- Born: 24 June 1929 València, Spain
- Died: 3 May 2003 (aged 73) Madrid, Spain
- Education: Conservatorio de València
- Occupation(s): actress, singer, and dancer
- Years active: 1950–2000
- Known for: vedette roles in stage revues
- Spouse: Paco Alba
- Mother: Enriqueta Delás
- Awards: Valladolid gold medal (2003) National Syndicate of Spectacle: best actress (1975), best supporting actress (1972)

= Queta Claver =

Spanish actress, singer and dancer (1929–2003)

Queta Claver (24 June 1929 – 3 May 2003) was a Spanish actress, singer, and dancer, known for her "vedette" roles in stage revues.

==Early life==
Enriqueta Claver Delás was born in València, Spain in 1929 (some sources give 1932). Her mother was actress Enriqueta Delás. Claver attended the Conservatorio de València.

==Career==
Films featuring Queta Claver included La bella Mimí (1960), El vikingo (1972), Tamaño natural (1974), Los buenos días perdidos (1975), Los placeres ocultos (1977), El sacerdote (1978), El diputado (1978), La colmena (1982), El pico (1983), Tiempo de silencio (1986), Voyage to Nowhere (1986), Colegas (1987) Montoyos y Tarantos (1989), and Beltenebros (1991).

Claver also appeared in plays and especially in revues, beginning with Un crimen vulgar (1950). She was also seen in Moreno tiene que ser, Doña Mariquita de mi corazón, ¡Cinco minutos nada menos!, A vivir del cuento, Ana María, La chacha, Rodríguez y su padre, Una jovencita de 800 años, Metidos en Harina, Tres eran tres... ¡los novios de Elena!, Un millón de dolares, ¡Ay, qué ladronas!. She specialized in "vedette" roles in the revue.
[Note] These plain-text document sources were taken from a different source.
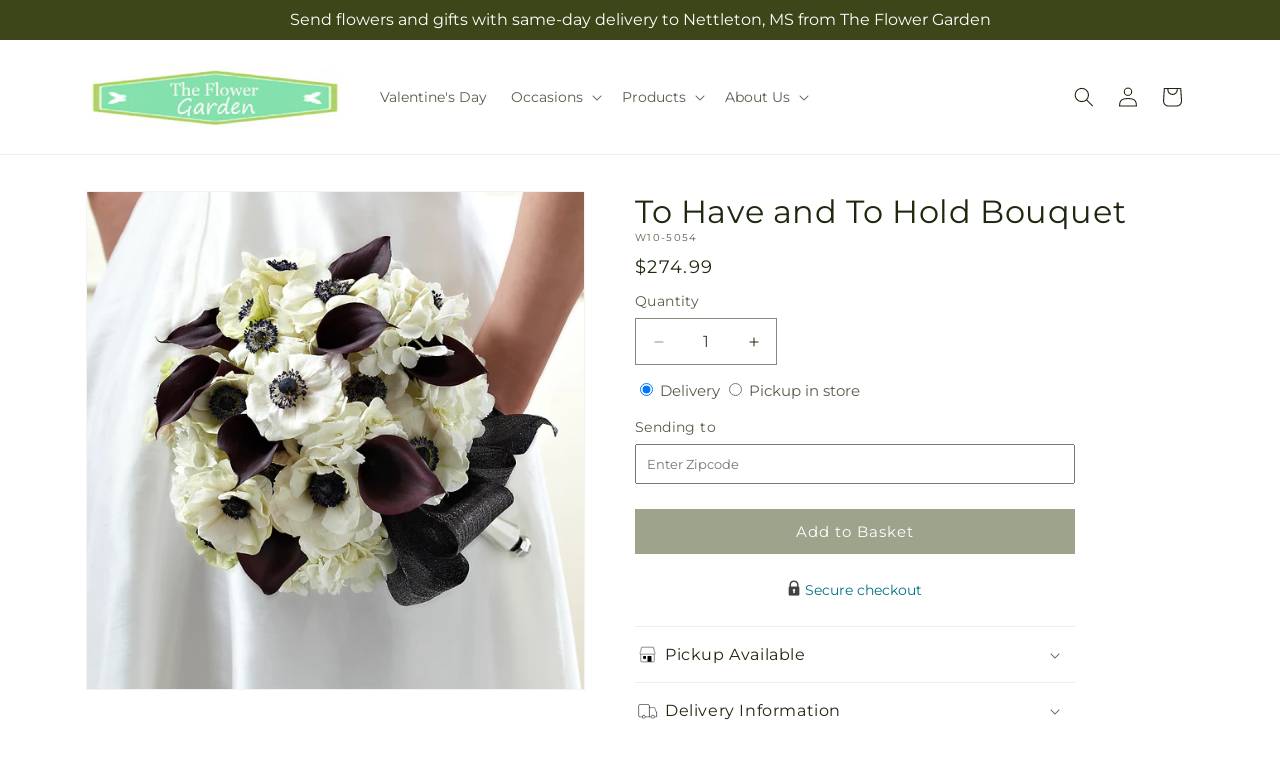

--- FILE ---
content_type: text/javascript
request_url: https://nettletonflorist.com/cdn/shop/t/55/assets/dayjs-timezone.min.js?v=143404463123059131011767854427
body_size: 275
content:
function _typeof(a){"@babel/helpers - typeof";return _typeof="function"==typeof Symbol&&"symbol"==typeof Symbol.iterator?function(a){return typeof a}:function(a){return a&&"function"==typeof Symbol&&a.constructor===Symbol&&a!==Symbol.prototype?"symbol":typeof a},_typeof(a)}!function(a,b){"object"==("undefined"==typeof exports?"undefined":_typeof(exports))&&"undefined"!=typeof module?module.exports=b():"function"==typeof define&&define.amd?define(b):(a="undefined"==typeof globalThis?a||self:globalThis).dayjs_plugin_timezone=b()}(this,function(){"use strict";var a={year:0,month:1,day:2,hour:3,minute:4,second:5},b={};return function(c,d,g){function h(a,c,d){void 0===d&&(d={});var e,f,a=new Date(a);return d=(void 0===d?{}:d).timeZoneName||"short",(f=b[e=c+"|"+d])||(f=new Intl.DateTimeFormat("en-US",{hour12:!1,timeZone:c,year:"numeric",month:"2-digit",day:"2-digit",hour:"2-digit",minute:"2-digit",second:"2-digit",timeZoneName:d}),b[e]=f),f.formatToParts(a)}function f(b,c){for(var d=h(b,c),f=[],i=0;i<d.length;i+=1){var j=d[i],k=j.type,j=j.value,k=a[k];0<=k&&(f[k]=parseInt(j,10))}return c=f[3],c=f[0]+"-"+f[1]+"-"+f[2]+" "+(24===c?0:c)+":"+f[4]+":"+f[5]+":000",b=+b,(g.utc(c).valueOf()-(b-b%1e3))/6e4}var j,d=d.prototype,k=(d.tz=function(a,b){void 0===a&&(a=j);var c=this.utcOffset(),d=this.toDate(),e=d.toLocaleString("en-US",{timeZone:a}),f=Math.round((d-new Date(e))/1e3/60),e=g(e,{locale:this.$L}).$set("millisecond",this.$ms).utcOffset(15*-Math.round(d.getTimezoneOffset()/15)-f,!0);return b&&(d=e.utcOffset(),e=e.add(c-d,"minute")),e.$x.$timezone=a,e},d.offsetName=function(a){var b=this.$x.$timezone||g.tz.guess(),b=h(this.valueOf(),b,{timeZoneName:a}).find(function(a){return"timezonename"===a.type.toLowerCase()});return b&&b.value},d.startOf);d.startOf=function(a,b){if(!this.$x||!this.$x.$timezone)return k.call(this,a,b);var c=g(this.format("YYYY-MM-DD HH:mm:ss:SSS"),{locale:this.$L});return k.call(c,a,b).tz(this.$x.$timezone,!0)},g.tz=function(a,b,c){var d=c&&b,c=c||b||j,b=f(+g(),c);return"string"==typeof a?(a=function(a,b,c){var d=a-1e3*(60*b),g=f(d,c);return b===g?[d,b]:(b=f(d-=1e3*(60*(g-b)),c),g===b?[d,g]:[a-1e3*(60*Math.min(g,b)),Math.max(g,b)])}(g.utc(a,d).valueOf(),b,c),d=a[0],b=a[1],a=g(d).utcOffset(b),(a.$x.$timezone=c,a)):g(a).tz(c)},g.tz.guess=function(){return Intl.DateTimeFormat().resolvedOptions().timeZone},g.tz.setDefault=function(a){j=a}}});

--- FILE ---
content_type: text/javascript
request_url: https://nettletonflorist.com/cdn/shop/t/55/assets/animations.js?v=83050544002371593871767854426
body_size: -55
content:
var SCROLL_ANIMATION_TRIGGER_CLASSNAME="scroll-trigger",SCROLL_ANIMATION_OFFSCREEN_CLASSNAME="scroll-trigger--offscreen",SCROLL_ZOOM_IN_TRIGGER_CLASSNAME="animate--zoom-in",SCROLL_ANIMATION_CANCEL_CLASSNAME="scroll-trigger--cancel";function onIntersection(a,b){a.forEach(function(a2,c){if(a2.isIntersecting){var d=a2.target;d.classList.contains(SCROLL_ANIMATION_OFFSCREEN_CLASSNAME)&&(d.classList.remove(SCROLL_ANIMATION_OFFSCREEN_CLASSNAME),d.hasAttribute("data-cascade")&&d.setAttribute("style","--animation-order: ".concat(c,";"))),b.unobserve(d)}else a2.target.classList.add(SCROLL_ANIMATION_OFFSCREEN_CLASSNAME),a2.target.classList.remove(SCROLL_ANIMATION_CANCEL_CLASSNAME)})}function initializeScrollAnimationTrigger(){var a=0<arguments.length&&arguments[0]!==void 0?arguments[0]:document,b=1<arguments.length&&arguments[1]!==void 0&&arguments[1],c=Array.from(a.getElementsByClassName(SCROLL_ANIMATION_TRIGGER_CLASSNAME));if(c.length!==0){if(b)return void c.forEach(function(a2){a2.classList.add("scroll-trigger--design-mode")});var d=new IntersectionObserver(onIntersection,{rootMargin:"0px 0px -50px 0px"});c.forEach(function(a2){return d.observe(a2)})}}function initializeScrollZoomAnimationTrigger(){if(!window.matchMedia("(prefers-reduced-motion: reduce)").matches){var a=Array.from(document.getElementsByClassName(SCROLL_ZOOM_IN_TRIGGER_CLASSNAME));if(a.length!==0){var b=.002;a.forEach(function(a2){var c=!1,d=new IntersectionObserver(function(a3){a3.forEach(function(a4){c=a4.isIntersecting})});d.observe(a2),a2.style.setProperty("--zoom-in-ratio",1+b*percentageSeen(a2)),window.addEventListener("scroll",throttle(function(){c&&a2.style.setProperty("--zoom-in-ratio",1+b*percentageSeen(a2))}),{passive:!0})})}}}function percentageSeen(a){var b=window.innerHeight,c=window.scrollY,d=a.getBoundingClientRect().top+c,e=a.offsetHeight;return d>c+b?0:d+e<c?100:Math.round((c+b-d)/((b+e)/100))}window.addEventListener("DOMContentLoaded",function(){initializeScrollAnimationTrigger(),initializeScrollZoomAnimationTrigger()}),Shopify.designMode&&(document.addEventListener("shopify:section:load",function(a){return initializeScrollAnimationTrigger(a.target,!0)}),document.addEventListener("shopify:section:reorder",function(){return initializeScrollAnimationTrigger(document,!0)}));
//# sourceMappingURL=/cdn/shop/t/55/assets/animations.js.map?v=83050544002371593871767854426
Her television roles came in such series as Suspiros de España (1974), Juanita, la Larga (1982), Goya (1982), Clase media (1987), Compuesta y sin novio (1994), Ada Madrina (1999) and Nada es para siempre (2000).

She won the Valladolid gold medal for her work in El sueño de la razón. She also won two acting prizes from the National Syndicate of Spectacle, in 1972 (best supporting actress) and 1975 (best actress).

==Personal life==
Queta Claver married dancer Paco Alba, but they were separated at the time of her death. She died in 2003, in Madrid age 73 years, from coronary disease.